** begin Supplied records **

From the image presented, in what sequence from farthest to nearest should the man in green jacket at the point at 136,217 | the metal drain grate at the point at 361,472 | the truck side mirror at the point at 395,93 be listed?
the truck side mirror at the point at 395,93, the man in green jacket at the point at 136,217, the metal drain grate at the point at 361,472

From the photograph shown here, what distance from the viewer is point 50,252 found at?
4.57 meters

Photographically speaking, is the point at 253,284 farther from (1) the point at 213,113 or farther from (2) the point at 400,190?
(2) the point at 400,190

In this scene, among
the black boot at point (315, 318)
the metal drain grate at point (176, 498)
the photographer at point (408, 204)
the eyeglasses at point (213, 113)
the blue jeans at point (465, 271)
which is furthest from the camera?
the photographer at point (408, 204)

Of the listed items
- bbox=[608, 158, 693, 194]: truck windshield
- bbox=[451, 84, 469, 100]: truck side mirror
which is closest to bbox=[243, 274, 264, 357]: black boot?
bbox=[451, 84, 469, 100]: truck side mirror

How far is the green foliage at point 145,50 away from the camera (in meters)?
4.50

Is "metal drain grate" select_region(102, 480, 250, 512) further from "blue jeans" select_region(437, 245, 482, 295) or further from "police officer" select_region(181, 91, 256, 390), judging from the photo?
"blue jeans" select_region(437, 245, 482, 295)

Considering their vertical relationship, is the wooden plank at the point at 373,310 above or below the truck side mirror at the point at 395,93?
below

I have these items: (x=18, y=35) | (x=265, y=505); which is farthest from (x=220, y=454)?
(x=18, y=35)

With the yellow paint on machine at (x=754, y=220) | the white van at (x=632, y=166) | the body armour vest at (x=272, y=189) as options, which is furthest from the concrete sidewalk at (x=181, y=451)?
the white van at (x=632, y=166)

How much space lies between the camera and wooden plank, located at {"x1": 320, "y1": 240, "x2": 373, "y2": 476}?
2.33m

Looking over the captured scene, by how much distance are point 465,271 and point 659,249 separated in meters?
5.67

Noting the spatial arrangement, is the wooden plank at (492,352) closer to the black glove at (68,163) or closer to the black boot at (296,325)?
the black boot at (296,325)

** end Supplied records **

### Problem to work on
Return the records above word for word, from the line containing "Noting the spatial" through the end of the records.

### Written reply
Noting the spatial arrangement, is the wooden plank at (492,352) closer to the black glove at (68,163) or closer to the black boot at (296,325)?
the black boot at (296,325)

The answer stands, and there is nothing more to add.